** WRITTEN REQUEST **
Please express the lines from the one containing "Place these objects" up to and including the one containing "Answer: [648,598], [178,557], [805,319], [981,108], [744,183]" as a Markdown table with the columns Number and Text, skipping any blank lines.

[DATASET ENTRIES start]

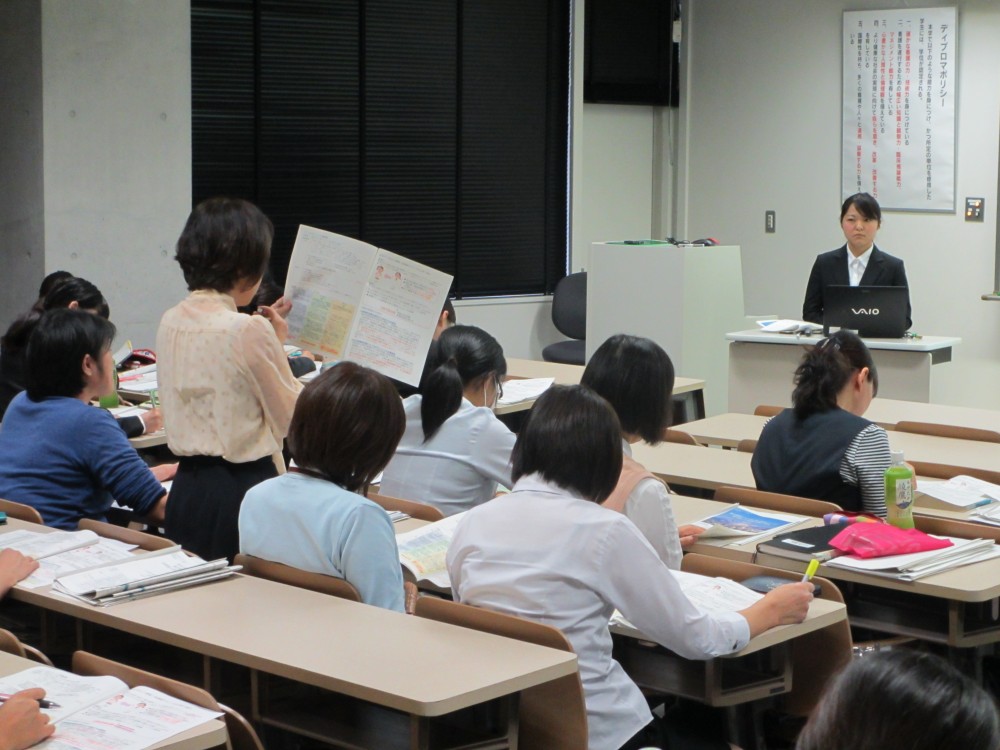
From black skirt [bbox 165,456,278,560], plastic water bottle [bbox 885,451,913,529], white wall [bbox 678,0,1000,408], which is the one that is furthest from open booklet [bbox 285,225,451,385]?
white wall [bbox 678,0,1000,408]

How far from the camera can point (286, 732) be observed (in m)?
2.61

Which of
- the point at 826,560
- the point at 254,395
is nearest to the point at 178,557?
the point at 254,395

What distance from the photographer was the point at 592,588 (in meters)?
2.41

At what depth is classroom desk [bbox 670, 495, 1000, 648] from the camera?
292 centimetres

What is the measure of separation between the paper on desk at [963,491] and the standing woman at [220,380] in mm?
1854

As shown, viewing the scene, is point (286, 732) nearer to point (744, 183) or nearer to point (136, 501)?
point (136, 501)

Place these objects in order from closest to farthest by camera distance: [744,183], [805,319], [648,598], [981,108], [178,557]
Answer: [648,598], [178,557], [805,319], [981,108], [744,183]

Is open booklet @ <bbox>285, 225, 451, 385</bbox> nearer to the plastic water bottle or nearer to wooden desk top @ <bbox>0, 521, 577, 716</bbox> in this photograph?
wooden desk top @ <bbox>0, 521, 577, 716</bbox>

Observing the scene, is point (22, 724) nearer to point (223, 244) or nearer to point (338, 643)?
point (338, 643)

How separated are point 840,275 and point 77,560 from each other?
5.06 meters

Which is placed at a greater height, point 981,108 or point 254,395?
point 981,108

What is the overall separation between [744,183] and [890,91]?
1.21 meters

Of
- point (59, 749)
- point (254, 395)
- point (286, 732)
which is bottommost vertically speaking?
point (286, 732)

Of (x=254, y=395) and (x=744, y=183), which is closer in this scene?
(x=254, y=395)
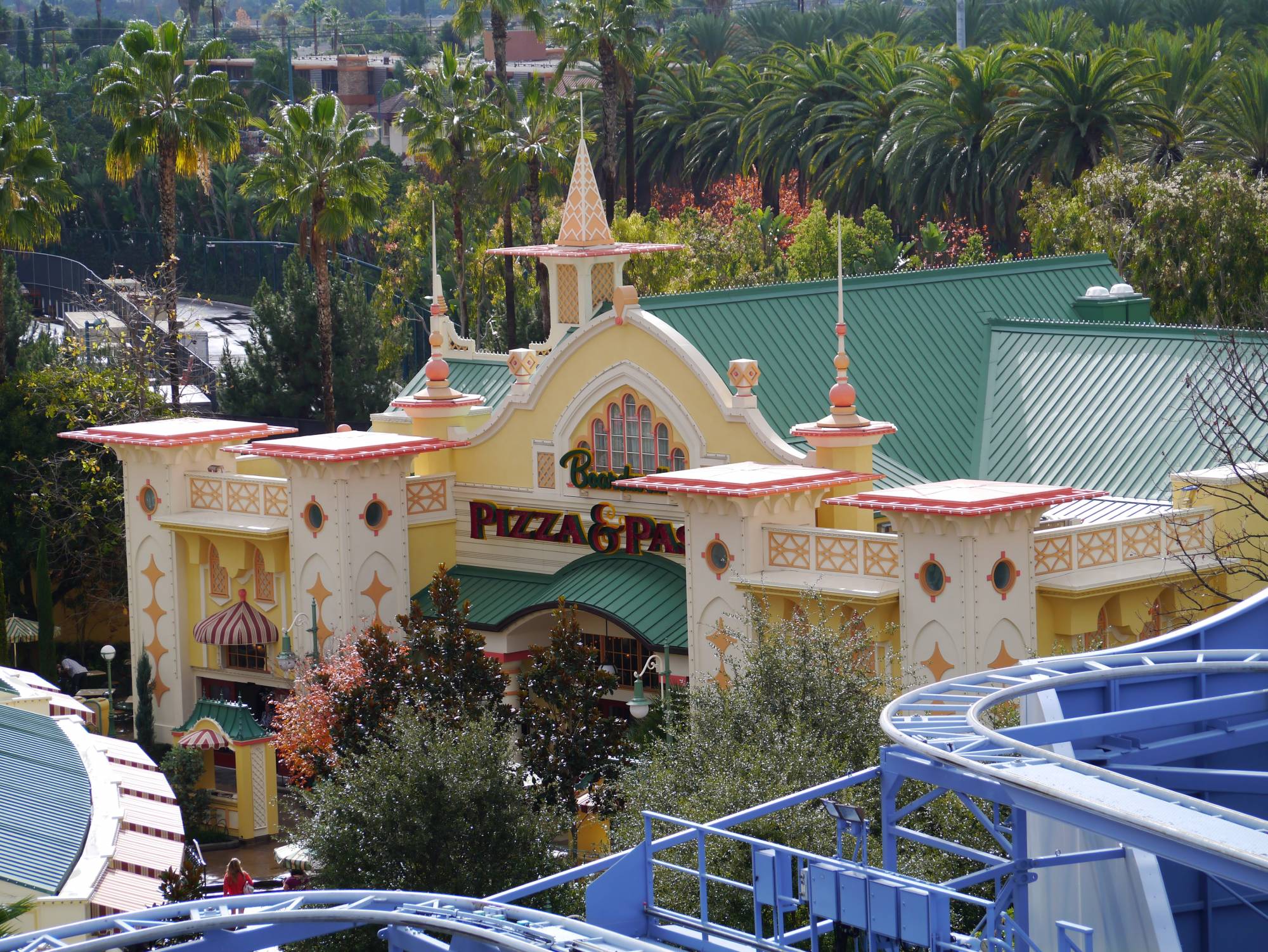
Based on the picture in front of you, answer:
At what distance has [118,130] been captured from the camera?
2478 inches

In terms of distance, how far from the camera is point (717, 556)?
39219mm

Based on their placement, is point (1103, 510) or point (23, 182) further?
point (23, 182)

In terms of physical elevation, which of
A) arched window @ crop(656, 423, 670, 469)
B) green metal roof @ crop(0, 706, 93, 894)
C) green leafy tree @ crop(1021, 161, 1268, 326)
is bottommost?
green metal roof @ crop(0, 706, 93, 894)

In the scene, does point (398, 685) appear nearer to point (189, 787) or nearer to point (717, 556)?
point (717, 556)

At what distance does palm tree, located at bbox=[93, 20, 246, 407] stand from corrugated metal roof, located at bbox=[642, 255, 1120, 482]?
21320 millimetres

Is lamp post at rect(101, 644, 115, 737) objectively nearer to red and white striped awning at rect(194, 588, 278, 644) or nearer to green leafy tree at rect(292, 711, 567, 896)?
red and white striped awning at rect(194, 588, 278, 644)

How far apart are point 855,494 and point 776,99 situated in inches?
2353

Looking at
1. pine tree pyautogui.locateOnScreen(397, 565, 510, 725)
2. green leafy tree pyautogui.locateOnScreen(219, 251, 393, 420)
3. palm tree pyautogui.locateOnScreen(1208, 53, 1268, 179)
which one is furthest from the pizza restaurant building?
palm tree pyautogui.locateOnScreen(1208, 53, 1268, 179)

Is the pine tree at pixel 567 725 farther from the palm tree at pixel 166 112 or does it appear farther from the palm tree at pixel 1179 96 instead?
the palm tree at pixel 1179 96

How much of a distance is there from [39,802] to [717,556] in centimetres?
1247

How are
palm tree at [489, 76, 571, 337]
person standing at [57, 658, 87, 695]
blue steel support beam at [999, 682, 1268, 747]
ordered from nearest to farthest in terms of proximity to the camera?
blue steel support beam at [999, 682, 1268, 747]
person standing at [57, 658, 87, 695]
palm tree at [489, 76, 571, 337]

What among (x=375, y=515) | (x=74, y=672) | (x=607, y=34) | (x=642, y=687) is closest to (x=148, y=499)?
(x=375, y=515)

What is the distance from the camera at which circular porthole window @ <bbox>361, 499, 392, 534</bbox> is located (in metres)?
44.2

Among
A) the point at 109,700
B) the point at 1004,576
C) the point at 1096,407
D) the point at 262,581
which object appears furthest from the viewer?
the point at 109,700
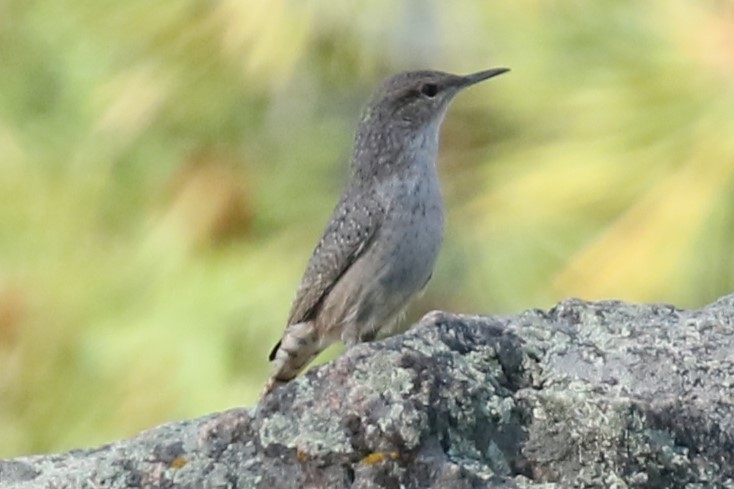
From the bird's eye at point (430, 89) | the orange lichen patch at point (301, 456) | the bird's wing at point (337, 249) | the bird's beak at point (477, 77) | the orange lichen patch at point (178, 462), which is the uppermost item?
the bird's eye at point (430, 89)

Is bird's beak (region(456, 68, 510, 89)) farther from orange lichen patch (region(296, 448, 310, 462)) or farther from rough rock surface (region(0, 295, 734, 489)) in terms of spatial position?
orange lichen patch (region(296, 448, 310, 462))

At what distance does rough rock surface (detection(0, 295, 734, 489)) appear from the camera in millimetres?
2086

[DATASET ENTRIES end]

** TASK OUTPUT **
| Number | Text |
|---|---|
| 1 | Place these objects in order from closest to farthest by camera distance: [744,183], [805,319], [648,598], [981,108], [178,557] |
| 2 | Answer: [648,598], [178,557], [805,319], [981,108], [744,183] |